Salembier Carl, Henry Ann, Pieters Bradley R, Hoskin Peter
Department of Radiotherapy, Europe Hospitals Brussels, Belgium.
University of Leeds and Leeds Teaching Hospitals NHS Trust, Leeds, United Kingdom.
J Contemp Brachytherapy. 2020 Feb;12(1):1-5. doi: 10.5114/jcb.2020.92913. Epub 2020 Feb 28.
Early reports suggested that transurethral resection (TURP) prior to permanent seed brachytherapy (BT) results in high incontinence rates. Guidelines consider prior TURP as a contra-indication to treatment, but improvements in imaging and treatment planning may reduce this risk, and are investigated in this prospective study.

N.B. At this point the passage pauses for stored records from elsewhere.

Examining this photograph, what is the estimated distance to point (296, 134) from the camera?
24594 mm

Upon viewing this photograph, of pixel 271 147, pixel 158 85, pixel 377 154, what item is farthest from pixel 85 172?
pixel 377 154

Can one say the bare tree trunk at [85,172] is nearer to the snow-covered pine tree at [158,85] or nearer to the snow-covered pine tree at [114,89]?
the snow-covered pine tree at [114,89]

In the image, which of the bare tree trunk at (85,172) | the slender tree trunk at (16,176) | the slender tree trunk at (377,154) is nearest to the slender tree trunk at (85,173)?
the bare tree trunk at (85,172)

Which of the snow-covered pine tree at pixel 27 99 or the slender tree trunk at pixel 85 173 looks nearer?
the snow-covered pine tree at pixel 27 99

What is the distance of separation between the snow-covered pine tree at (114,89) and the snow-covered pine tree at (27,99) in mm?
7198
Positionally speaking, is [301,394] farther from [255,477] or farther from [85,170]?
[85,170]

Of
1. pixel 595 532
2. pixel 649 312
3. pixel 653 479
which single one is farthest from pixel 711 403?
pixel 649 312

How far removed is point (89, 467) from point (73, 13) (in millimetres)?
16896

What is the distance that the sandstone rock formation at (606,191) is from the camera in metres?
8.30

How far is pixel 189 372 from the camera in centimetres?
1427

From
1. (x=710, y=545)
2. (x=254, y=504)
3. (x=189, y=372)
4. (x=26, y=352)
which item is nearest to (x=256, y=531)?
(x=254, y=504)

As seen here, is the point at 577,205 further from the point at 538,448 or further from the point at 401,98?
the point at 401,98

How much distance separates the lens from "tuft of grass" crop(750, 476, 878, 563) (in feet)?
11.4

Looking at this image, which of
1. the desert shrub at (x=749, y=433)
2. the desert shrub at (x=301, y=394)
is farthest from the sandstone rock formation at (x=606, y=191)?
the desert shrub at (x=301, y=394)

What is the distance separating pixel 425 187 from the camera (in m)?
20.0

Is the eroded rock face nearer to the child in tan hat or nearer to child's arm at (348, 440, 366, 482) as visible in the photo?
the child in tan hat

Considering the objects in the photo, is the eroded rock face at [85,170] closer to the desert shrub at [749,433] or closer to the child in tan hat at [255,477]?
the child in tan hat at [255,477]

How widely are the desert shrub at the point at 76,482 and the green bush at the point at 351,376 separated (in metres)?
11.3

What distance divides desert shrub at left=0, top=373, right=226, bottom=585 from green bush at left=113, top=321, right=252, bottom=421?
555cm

99 men with histologically proven low- to intermediate-risk, localized prostate cancer, with a history of TURP performed at least 3 months before BT procedure were enrolled. All patients received a permanent seed implant between March 2009 and June 2015. Intra-operative interactive planning was recommended to ensure optimal accuracy of seed placement during the procedure. No supplemental external beam was allowed. Target and organ at risk contouring, definition of clinical target volume (CTV), and dosimetric parameters followed the modified GEC-ESTRO guidelines for permanent seed implants, as described an earlier report of our group. Follow-up was scheduled every 3 months for the first year, and every 6 months afterwards, with minimum follow-up of 2 years.
The primary endpoint was the incidence of post-implant urinary incontinence. Secondary endpoints were the incidence of urinary and gastro-intestinal toxicity, the eventual impact on the sexual function, and the freedom from biochemical failure.
The median follow-up time for these 99 patients was 49 months (min. 24, max. 96). In this series, the incontinence rate was 2% after TURP + BT and 2% in case of TURP + BT + re-TURP, ending up with a total urinary incontinence rate of 4%. Acute and late urinary toxicities were extremely low. No significant late gastro-intestinal toxicity was seen, and the 5-year biochemical non-evidence of disease (bNED) was 93%.
The excellent long-term results and low morbidity presented as well as many advantages of prostate brachytherapy over other treatments demonstrates that brachytherapy is an effective treatment for patients with transurethral resection and organ-confined prostate cancer.
早期报告表明,在永久性粒子植入近距离放射治疗(BT)之前进行经尿道前列腺切除术(TURP)会导致高尿失禁发生率。指南将既往TURP视为治疗的禁忌证,但成像和治疗计划的改进可能会降低这种风险,本前瞻性研究对此进行了调查。
纳入99例经组织学证实为低至中危、局限性前列腺癌且在BT手术前至少3个月有TURP病史的男性患者。所有患者于2009年3月至2015年6月期间接受永久性粒子植入。建议术中进行交互式计划以确保手术过程中粒子植入的最佳准确性。不允许使用补充外照射。靶区和危及器官的轮廓勾画、临床靶区体积(CTV)的定义以及剂量学参数遵循我们小组早期报告中所述的永久性粒子植入的改良GEC-ESTRO指南。随访计划在第一年每3个月进行一次,之后每6个月进行一次,最短随访2年。
主要终点是植入后尿失禁的发生率。次要终点是泌尿和胃肠道毒性的发生率、对性功能的最终影响以及无生化失败。
这99例患者的中位随访时间为49个月(最短24个月,最长96个月)。在本系列中,TURP + BT术后尿失禁率为2%,TURP + BT +再次TURP术后尿失禁率为2%,最终总尿失禁率为4%。急性和晚期泌尿毒性极低。未观察到明显的晚期胃肠道毒性,5年无生化疾病证据(bNED)为93%。
所呈现的出色长期结果和低发病率以及前列腺近距离放射治疗相对于其他治疗的诸多优势表明,近距离放射治疗是经尿道前列腺切除和器官局限性前列腺癌患者的有效治疗方法。